- Given records -
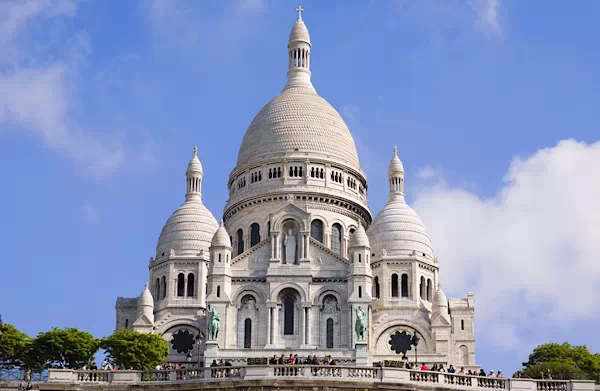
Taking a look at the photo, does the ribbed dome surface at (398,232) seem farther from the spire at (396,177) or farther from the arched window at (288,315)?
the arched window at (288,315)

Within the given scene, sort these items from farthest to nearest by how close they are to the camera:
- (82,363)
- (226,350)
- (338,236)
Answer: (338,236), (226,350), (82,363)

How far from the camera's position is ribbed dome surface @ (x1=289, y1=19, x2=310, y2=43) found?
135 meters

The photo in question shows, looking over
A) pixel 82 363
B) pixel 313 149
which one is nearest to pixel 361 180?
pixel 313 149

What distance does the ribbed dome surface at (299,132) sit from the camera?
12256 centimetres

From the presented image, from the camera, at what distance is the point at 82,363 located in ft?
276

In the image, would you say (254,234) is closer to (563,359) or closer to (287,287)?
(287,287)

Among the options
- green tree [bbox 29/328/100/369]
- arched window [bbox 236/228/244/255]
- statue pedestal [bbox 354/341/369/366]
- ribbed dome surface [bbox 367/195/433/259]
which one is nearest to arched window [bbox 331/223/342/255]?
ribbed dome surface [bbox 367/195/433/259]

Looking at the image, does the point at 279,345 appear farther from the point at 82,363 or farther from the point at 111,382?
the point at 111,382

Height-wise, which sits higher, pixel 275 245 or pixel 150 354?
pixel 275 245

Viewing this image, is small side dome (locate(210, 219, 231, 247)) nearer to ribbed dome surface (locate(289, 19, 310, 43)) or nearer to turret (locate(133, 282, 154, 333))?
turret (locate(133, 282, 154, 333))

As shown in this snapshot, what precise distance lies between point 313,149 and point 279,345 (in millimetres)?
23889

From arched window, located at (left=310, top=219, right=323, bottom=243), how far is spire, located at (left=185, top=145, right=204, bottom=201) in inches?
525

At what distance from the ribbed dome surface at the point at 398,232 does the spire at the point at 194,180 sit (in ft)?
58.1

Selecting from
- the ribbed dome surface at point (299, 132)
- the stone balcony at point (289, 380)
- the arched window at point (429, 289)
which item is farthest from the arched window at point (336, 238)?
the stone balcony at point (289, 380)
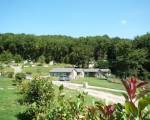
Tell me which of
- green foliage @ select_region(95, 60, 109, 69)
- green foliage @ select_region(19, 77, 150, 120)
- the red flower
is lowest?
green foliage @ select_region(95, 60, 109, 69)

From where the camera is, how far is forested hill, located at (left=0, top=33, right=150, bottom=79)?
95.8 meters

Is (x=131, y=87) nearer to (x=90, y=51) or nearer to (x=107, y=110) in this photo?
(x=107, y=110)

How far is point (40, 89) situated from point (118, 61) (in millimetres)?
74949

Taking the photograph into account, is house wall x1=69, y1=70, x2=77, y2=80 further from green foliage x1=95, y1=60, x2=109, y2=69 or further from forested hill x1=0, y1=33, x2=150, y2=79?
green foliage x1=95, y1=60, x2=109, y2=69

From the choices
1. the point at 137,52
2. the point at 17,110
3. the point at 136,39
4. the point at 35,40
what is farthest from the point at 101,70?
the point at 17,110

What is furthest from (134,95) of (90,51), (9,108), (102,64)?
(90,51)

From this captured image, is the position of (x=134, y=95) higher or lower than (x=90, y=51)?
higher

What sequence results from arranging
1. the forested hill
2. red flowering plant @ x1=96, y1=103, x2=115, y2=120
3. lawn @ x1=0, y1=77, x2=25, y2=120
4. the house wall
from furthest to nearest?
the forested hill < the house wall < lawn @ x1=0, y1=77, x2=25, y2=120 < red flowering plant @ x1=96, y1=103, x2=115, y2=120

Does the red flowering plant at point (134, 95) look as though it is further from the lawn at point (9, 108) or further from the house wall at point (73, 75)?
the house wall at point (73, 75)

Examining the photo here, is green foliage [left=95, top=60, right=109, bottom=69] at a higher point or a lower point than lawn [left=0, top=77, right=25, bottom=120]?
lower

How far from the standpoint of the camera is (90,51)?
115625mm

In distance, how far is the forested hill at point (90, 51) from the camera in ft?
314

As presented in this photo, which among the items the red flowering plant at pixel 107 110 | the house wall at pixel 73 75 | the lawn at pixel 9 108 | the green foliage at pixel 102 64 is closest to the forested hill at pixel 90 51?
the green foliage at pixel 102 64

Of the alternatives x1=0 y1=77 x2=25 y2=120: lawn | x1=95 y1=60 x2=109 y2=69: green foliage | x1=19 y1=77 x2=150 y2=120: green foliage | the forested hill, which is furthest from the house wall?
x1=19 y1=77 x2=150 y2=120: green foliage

- Task requirements -
Copy every entry above word for word, leaving out the pictures.

- Task answer -
Taking a look at the photo, does the ribbed dome surface at (398,232) seem farther from the spire at (396,177) or farther from the arched window at (288,315)?
the arched window at (288,315)

Within the given scene, sort these items from farthest to nearest by how close they are to the camera:
- (82,363)
- (226,350)
- (338,236)
Answer: (338,236), (226,350), (82,363)

How far from the camera's position is ribbed dome surface @ (x1=289, y1=19, x2=310, y2=43) found?
135 meters

The photo in question shows, looking over
A) pixel 82 363
B) pixel 313 149
which one is nearest to pixel 361 180?
pixel 313 149

What distance does the ribbed dome surface at (299,132) sit from the camera?
12256 centimetres

From the presented image, from the camera, at what distance is the point at 82,363 located in ft?
276

In the image, would you say (254,234) is closer to (563,359) or closer to (287,287)?
(287,287)

Among the options
- green tree [bbox 29/328/100/369]
- arched window [bbox 236/228/244/255]
- statue pedestal [bbox 354/341/369/366]
- ribbed dome surface [bbox 367/195/433/259]
which one is nearest to arched window [bbox 331/223/342/255]?
ribbed dome surface [bbox 367/195/433/259]

Looking at the image, does the point at 279,345 appear farther from the point at 82,363 or farther from the point at 111,382?
the point at 111,382

Height-wise, which sits higher, pixel 275 245 or pixel 150 354?
pixel 275 245

Viewing this image, is small side dome (locate(210, 219, 231, 247)) nearer to ribbed dome surface (locate(289, 19, 310, 43)) or nearer to turret (locate(133, 282, 154, 333))?
turret (locate(133, 282, 154, 333))

As shown in this snapshot, what precise distance lies between point 313,149 and point 279,345 (in millimetres)?
23889

From arched window, located at (left=310, top=219, right=323, bottom=243), how far is spire, located at (left=185, top=145, right=204, bottom=201) in inches?
525

At what distance from the ribbed dome surface at the point at 398,232 does the spire at the point at 194,180 sit (in ft)?
58.1

Selecting from
- the ribbed dome surface at point (299, 132)
- the stone balcony at point (289, 380)
- the arched window at point (429, 289)
which item is farthest from the arched window at point (336, 238)?
the stone balcony at point (289, 380)
Tell me which of
- green foliage @ select_region(95, 60, 109, 69)
- green foliage @ select_region(19, 77, 150, 120)
- the red flower
is lowest?
green foliage @ select_region(95, 60, 109, 69)

From where the camera is, how far is forested hill, located at (left=0, top=33, right=150, bottom=79)?
95.8 meters

Is (x=131, y=87) nearer to (x=90, y=51) or nearer to (x=107, y=110) in this photo?
(x=107, y=110)

How far is point (40, 89) situated from point (118, 61) (in millimetres)?
74949

Taking the photograph into account, is house wall x1=69, y1=70, x2=77, y2=80 further from green foliage x1=95, y1=60, x2=109, y2=69 or further from forested hill x1=0, y1=33, x2=150, y2=79?
green foliage x1=95, y1=60, x2=109, y2=69

From the choices
1. the point at 137,52
2. the point at 17,110
3. the point at 136,39
4. the point at 35,40
what is farthest from the point at 101,70?
the point at 17,110

What is furthest from (134,95) of (90,51), (9,108), (102,64)?
(90,51)

From this captured image, is the position of (x=134, y=95) higher or lower than (x=90, y=51)?
higher

What sequence results from arranging
1. the forested hill
2. red flowering plant @ x1=96, y1=103, x2=115, y2=120
3. lawn @ x1=0, y1=77, x2=25, y2=120
4. the house wall
from furthest to nearest?
the forested hill < the house wall < lawn @ x1=0, y1=77, x2=25, y2=120 < red flowering plant @ x1=96, y1=103, x2=115, y2=120

Does the red flowering plant at point (134, 95) look as though it is further from the lawn at point (9, 108) or further from the house wall at point (73, 75)?
the house wall at point (73, 75)

Examining the photo here, is green foliage [left=95, top=60, right=109, bottom=69] at a higher point or a lower point than lawn [left=0, top=77, right=25, bottom=120]?
lower

How far from the standpoint of the camera is (90,51)?
115625mm

In distance, how far is the forested hill at point (90, 51) from the camera in ft?
314

As presented in this photo, which among the items the red flowering plant at pixel 107 110 | the house wall at pixel 73 75 | the lawn at pixel 9 108 | the green foliage at pixel 102 64 is closest to the forested hill at pixel 90 51?
the green foliage at pixel 102 64

Of the alternatives x1=0 y1=77 x2=25 y2=120: lawn | x1=95 y1=60 x2=109 y2=69: green foliage | x1=19 y1=77 x2=150 y2=120: green foliage | the forested hill, which is furthest from the house wall?
x1=19 y1=77 x2=150 y2=120: green foliage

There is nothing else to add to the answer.